EXTRAIT DU TEXTE:
Après des années de casse du service public d’éducation (classes surchargées, manques de moyens humains et matériels, réformes néolibérales), cette crise sanitaire met en évidence le fait que l’école ne peut pas redevenir comme elle était, et cela invite les enseignants à penser l’école de demain.
Membre fondateur du Parti communiste italien, Antonio Gramsci est député lorsque, en 1926, il est arrêté par les fascistes et condamné pour conspiration. Le procureur terminera son réquisitoire par ces paroles : « Nous devons empêcher ce cerveau de fonctionner ». C’est durant son incarcération que Gramsci écrit son œuvre de près de 3 000 pages de carnets, sortie clandestinement d’Italie et finalement éditée sous le nom de Carnets de prison.
Au-delà du contexte historique et des discussions de fond qu’Antonio Gramsci a fait avec différents courants de pensées, ses écrits sur l’éducation, ses pensées sur l’enseignement dans le cadre du système capitaliste, mais aussi ses idées motrices pour un nouveau type d’État, offrent des outils conceptuels pertinents pour discuter de l’éducation actuelle et construire une alternative pédagogique critique, en la liant avec des objectifs de changement social révolutionnaire.

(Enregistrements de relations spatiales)
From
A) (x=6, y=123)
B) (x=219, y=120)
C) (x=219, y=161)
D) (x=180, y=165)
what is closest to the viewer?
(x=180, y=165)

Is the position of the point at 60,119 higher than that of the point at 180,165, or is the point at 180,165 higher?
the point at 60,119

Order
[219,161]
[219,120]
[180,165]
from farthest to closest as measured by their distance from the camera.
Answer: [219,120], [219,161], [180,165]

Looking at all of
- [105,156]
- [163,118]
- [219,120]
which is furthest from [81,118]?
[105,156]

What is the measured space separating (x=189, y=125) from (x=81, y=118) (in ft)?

TÂCHES:
1. Selon l'extrait sur Gramsci, en quelle année Antonio Gramsci a-t-il été arrêté par les fascistes ?
2. Mets à jour un passage de l'extrait sur Gramsci : commence aux mots « Après des années » et arrête-toi après « Carnets de prison. », en remplaçant « député » par « parlementaire ».

RÉPONSES PROPOSÉES:
1. En 1926.

2.
Après des années de casse du service public d’éducation (classes surchargées, manques de moyens humains et matériels, réformes néolibérales), cette crise sanitaire met en évidence le fait que l’école ne peut pas redevenir comme elle était, et cela invite les enseignants à penser l’école de demain.
Membre fondateur du Parti communiste italien, Antonio Gramsci est parlementaire lorsque, en 1926, il est arrêté par les fascistes et condamné pour conspiration. Le procureur terminera son réquisitoire par ces paroles : « Nous devons empêcher ce cerveau de fonctionner ». C’est durant son incarcération que Gramsci écrit son œuvre de près de 3 000 pages de carnets, sortie clandestinement d’Italie et finalement éditée sous le nom de Carnets de prison.